Flying Dog In Heat Wheat Ale

By on April 6, 2007 @ 8 PM (2 Comments)

Note: The Flying Dog In-Heat Wheat Ale was reviewed by both John and Dad on different days and originally posted as two separate reviews. We usually do our combined reviews together in one post, so this post has been edited to bring you both reviews on one post.

Son Beer Love Review (April 6, 2007):

Brewed by the Flying Dog Brewery in Denver, Colorado, this Hefeweizen breaks the mold of American beers with a good bit of German style. Flying Dog is not afraid to experiment with their craft brews and we should thank them for it. Dad sent a six-pack to me recently as I’ve been unable to locate it in Charlotte and he’s raved about it for a while.

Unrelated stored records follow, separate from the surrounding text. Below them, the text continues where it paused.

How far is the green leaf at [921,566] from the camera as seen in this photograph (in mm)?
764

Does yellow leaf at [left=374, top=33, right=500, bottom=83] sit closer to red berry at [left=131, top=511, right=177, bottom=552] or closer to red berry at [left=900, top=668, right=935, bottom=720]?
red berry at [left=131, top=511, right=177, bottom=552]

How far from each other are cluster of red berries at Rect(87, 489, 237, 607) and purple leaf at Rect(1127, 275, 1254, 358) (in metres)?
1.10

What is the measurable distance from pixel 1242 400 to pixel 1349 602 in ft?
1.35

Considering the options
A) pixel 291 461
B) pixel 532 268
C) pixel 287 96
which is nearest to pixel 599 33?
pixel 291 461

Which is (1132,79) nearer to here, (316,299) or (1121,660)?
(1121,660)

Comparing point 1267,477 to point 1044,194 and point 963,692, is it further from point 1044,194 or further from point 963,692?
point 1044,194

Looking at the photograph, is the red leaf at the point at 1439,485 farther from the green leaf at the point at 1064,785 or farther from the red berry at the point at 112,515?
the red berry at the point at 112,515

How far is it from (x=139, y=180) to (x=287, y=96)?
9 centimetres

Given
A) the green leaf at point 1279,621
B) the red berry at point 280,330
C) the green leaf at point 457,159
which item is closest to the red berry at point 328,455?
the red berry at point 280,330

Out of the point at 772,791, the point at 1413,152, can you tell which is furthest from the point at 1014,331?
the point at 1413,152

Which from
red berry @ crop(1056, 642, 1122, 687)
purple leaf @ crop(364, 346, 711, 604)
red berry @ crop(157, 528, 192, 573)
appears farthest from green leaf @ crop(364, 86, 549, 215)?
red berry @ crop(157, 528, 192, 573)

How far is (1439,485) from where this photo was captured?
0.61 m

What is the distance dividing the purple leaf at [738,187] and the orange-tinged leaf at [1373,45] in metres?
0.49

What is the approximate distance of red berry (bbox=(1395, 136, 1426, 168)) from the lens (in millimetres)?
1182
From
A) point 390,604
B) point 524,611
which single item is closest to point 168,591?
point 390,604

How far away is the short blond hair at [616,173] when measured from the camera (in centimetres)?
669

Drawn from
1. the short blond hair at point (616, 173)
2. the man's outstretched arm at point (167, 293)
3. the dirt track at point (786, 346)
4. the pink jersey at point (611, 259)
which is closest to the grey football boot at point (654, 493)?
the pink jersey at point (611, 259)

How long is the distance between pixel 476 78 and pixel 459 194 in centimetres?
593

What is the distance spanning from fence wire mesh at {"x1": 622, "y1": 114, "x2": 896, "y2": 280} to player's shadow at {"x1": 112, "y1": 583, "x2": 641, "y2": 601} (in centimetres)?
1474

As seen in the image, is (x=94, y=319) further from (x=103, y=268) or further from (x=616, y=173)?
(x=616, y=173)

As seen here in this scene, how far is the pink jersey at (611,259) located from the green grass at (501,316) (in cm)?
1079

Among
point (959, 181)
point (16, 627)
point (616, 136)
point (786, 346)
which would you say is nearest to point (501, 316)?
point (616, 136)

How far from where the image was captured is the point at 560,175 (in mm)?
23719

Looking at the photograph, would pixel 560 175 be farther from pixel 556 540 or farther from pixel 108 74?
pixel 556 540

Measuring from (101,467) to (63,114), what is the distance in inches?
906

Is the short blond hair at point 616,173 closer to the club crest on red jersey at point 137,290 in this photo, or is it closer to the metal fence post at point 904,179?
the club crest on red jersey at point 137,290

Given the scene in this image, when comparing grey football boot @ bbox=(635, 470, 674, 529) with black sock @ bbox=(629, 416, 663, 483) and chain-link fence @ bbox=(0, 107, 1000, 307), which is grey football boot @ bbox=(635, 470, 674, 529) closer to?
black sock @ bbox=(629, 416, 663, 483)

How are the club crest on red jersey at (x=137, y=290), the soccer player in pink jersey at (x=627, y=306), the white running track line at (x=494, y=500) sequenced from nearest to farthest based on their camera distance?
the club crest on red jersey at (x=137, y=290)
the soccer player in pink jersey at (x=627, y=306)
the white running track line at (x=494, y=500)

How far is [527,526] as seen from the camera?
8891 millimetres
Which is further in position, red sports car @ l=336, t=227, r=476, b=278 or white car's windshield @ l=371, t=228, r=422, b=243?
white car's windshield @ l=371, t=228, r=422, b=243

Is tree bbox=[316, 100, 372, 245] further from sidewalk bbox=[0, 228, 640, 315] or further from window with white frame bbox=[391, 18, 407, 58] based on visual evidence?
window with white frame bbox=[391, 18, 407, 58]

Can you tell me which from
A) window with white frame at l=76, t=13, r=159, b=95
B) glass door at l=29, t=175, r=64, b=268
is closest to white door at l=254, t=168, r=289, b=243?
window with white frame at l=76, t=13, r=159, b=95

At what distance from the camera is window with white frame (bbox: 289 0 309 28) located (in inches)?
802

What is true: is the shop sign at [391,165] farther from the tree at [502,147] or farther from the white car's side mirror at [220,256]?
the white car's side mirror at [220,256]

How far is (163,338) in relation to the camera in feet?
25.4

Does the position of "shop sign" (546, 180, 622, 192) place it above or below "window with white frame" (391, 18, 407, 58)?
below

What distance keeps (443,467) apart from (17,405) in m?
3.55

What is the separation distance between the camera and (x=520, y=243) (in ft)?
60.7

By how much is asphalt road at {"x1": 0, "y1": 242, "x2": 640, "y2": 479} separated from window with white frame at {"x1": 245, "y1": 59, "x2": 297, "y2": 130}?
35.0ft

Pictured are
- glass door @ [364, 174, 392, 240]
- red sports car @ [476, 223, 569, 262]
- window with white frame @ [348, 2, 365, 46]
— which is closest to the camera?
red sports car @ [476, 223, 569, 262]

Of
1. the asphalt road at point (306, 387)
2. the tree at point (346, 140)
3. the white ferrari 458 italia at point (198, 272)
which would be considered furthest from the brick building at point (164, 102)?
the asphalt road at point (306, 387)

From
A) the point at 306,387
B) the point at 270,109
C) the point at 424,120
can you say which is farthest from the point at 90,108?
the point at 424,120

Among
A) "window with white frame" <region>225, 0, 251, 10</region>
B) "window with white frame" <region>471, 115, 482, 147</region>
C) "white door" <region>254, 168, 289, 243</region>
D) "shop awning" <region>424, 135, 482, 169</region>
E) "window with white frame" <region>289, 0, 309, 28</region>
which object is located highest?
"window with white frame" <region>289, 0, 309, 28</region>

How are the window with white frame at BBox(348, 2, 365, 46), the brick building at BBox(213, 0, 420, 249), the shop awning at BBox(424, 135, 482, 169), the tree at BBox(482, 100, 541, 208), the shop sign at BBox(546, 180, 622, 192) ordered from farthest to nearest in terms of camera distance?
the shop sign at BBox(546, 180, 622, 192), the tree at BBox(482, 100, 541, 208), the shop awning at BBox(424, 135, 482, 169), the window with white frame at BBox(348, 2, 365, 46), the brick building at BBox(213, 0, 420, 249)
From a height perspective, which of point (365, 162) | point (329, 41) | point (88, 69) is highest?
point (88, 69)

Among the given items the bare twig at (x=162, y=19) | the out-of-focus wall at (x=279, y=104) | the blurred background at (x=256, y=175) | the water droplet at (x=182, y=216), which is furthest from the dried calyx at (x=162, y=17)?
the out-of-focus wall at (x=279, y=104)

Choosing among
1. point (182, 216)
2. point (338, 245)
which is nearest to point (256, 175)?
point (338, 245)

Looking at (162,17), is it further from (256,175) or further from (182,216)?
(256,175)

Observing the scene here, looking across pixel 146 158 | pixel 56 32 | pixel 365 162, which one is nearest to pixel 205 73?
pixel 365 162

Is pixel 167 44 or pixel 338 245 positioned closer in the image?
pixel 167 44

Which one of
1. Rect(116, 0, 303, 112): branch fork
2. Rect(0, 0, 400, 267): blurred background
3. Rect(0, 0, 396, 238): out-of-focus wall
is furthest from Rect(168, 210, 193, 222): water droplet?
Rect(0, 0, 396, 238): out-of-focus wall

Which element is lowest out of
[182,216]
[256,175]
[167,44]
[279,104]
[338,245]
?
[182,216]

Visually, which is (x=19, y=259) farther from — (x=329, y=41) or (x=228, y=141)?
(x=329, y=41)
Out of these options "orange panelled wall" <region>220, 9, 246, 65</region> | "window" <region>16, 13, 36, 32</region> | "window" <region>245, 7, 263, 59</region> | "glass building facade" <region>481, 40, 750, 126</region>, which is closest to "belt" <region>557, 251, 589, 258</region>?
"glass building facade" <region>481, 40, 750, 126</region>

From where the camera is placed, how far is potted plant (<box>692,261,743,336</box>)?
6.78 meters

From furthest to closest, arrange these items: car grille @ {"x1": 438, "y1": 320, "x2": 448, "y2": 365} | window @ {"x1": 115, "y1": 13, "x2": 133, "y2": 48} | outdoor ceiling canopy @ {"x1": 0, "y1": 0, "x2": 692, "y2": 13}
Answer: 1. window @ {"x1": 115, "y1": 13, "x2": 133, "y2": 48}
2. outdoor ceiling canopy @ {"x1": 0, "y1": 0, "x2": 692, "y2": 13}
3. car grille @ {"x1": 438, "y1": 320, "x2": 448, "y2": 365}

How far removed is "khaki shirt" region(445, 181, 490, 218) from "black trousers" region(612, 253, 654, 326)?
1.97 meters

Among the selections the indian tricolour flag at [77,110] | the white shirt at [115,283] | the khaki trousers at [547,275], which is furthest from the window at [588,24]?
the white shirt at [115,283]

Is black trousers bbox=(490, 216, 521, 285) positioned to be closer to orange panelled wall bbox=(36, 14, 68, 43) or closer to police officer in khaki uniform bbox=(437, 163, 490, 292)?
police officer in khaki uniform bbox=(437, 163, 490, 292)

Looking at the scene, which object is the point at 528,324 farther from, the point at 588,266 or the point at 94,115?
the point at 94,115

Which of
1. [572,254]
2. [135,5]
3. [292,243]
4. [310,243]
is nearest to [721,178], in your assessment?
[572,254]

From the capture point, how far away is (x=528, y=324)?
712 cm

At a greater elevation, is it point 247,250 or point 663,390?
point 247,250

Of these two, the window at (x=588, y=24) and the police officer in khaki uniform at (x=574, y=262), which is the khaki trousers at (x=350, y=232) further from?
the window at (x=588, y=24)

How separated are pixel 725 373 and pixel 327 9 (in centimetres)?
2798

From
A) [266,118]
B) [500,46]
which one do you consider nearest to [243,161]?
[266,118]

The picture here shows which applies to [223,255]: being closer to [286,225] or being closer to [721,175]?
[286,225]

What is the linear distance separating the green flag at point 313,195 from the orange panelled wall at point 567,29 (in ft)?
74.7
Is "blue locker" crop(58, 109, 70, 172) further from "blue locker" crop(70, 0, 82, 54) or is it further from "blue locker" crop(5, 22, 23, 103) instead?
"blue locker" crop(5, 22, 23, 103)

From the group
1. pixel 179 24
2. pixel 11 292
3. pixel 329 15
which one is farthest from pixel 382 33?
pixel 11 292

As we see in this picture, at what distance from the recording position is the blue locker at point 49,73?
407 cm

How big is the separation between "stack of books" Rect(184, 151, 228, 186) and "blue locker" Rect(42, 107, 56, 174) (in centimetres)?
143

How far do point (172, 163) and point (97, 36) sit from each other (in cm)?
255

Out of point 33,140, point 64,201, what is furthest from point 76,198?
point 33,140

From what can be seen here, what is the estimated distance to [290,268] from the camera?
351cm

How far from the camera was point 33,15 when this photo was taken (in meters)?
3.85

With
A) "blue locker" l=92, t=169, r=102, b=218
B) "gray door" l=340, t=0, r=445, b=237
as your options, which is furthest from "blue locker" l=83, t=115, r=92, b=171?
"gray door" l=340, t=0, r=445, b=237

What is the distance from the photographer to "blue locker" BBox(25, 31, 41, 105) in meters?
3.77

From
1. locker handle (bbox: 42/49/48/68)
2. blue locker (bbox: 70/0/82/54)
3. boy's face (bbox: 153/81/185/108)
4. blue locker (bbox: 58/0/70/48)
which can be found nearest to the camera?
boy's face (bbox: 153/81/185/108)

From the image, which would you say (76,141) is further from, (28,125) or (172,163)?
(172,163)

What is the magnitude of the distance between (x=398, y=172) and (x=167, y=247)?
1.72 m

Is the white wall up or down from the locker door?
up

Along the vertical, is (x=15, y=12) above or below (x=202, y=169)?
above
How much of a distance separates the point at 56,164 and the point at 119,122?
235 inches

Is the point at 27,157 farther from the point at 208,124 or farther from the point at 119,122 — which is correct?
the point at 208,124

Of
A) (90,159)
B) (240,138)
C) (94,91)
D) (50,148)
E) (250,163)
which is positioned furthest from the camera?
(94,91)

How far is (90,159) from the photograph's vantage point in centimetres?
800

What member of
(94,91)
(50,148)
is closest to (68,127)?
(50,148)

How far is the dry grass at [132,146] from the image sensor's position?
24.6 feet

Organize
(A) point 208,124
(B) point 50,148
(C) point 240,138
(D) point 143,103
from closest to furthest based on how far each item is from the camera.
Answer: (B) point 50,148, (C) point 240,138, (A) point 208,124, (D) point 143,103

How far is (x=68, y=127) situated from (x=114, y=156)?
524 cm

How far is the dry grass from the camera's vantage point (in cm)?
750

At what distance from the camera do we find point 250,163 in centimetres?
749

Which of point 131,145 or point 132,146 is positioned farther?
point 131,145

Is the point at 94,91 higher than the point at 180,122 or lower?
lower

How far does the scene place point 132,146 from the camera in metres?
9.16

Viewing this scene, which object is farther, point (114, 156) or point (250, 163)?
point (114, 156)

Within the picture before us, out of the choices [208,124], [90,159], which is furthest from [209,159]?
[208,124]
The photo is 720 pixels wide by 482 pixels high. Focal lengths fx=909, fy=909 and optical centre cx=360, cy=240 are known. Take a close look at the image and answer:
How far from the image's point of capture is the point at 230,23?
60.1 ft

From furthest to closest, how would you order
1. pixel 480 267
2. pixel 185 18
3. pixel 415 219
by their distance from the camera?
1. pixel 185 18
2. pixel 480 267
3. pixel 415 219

The pour is a golden straw-like color with a touch of orange and a decent almost solid white head that dissipates quickly. It’s somewhat cloudy but you can see through it a touch – a nice translucence.

The smell is pure hefeweizen – clean and lemony and peppery with a touch of wheat or hay. Wheat beers have the most delicious smells.
The taste is insanely clean – a touch sweet with lemon and a fabulous refreshing finish that leaves you wanting to take another sip immediately.

This beer is the perfect complement to lunch – a sandwich and chips are ideal (turkey or chicken with miracle whip, pepper and a tomato on wheat with Baked Lays). I’ve tried it twice with this lunch and the beer is almost gone before I finish making the sandwich. A hot day begs for this beer as it quenches your thirst and unlike some of the other beers we’ve tried this one is splendid very cold (40 degrees or so). One of the most drinkable beers I’ve tried and it will be a staple in the rotation as long as I can find it in Charlotte.

Father Beer Love Review (April 13, 2007):

Mid 80’s day and humid. Need a good hefe and gave it a five minute rest because damn it I’m thirsty.

Beer temp 49.8 F. – 10.1 C. Pours cloudy medium gold, nice head with sweet biscuit aroma and definite lemon overtones. Fair head – didn’t last too long but nice lacing on sides of glass. First taste lemon, slightly sweet, nice bite of pepperiness. Kind of wish it was colder but the flavors are really coming through. Louisiana may not have invented humidity but we may have helped perfect it. Maybe summer won’t be so bad now. This is outstanding. Should be served in a tall Pilsner glass. The spider at the bottom gave me the darker dregs and pumped up the cloudiness and flavor.

Lower alcohol hasn’t left me loopy, not that thats a bad thing. Definitely need a six pack. This is the best American hefe that I have found and has all the elements – lemon, pepper and some sweetness, and great balance. Is it the best hefe in the world? No, but at $1.95 with tax it is eminently more affordable than Ayinger Brau-Weisse at $3.58 with tax. If you can find it buy it and enjoy it. By the way no screw top cap which is always a definite plus.
Repeatability – absolutely.

Flying Dog In Heat Wheat Ale Rating: 6 out of 10 (?)

2 Comments (Add Your Comments)

  1. I just had this brew a few nights ago, and I’d agree with your assessment. Great summer beer, not too heavy and quite flavorful. I gave it 3 out of 5 and would def have it again.

  2. Dad says:

    Scott your three is kind of our six. This was my first Hefe and Hefe is probably my favorite style. Without stealing any thunder from Johns Hefe madness tournament I will say this, try this at 60 degrees and compare it to any Bavarian Hefe at the same temperature and check the profile. You can’t hide flaws @ 60+F. I have used this to introduce some friends to the style as the price is so reasonable and they don’t overload it with hops like some American brewers do.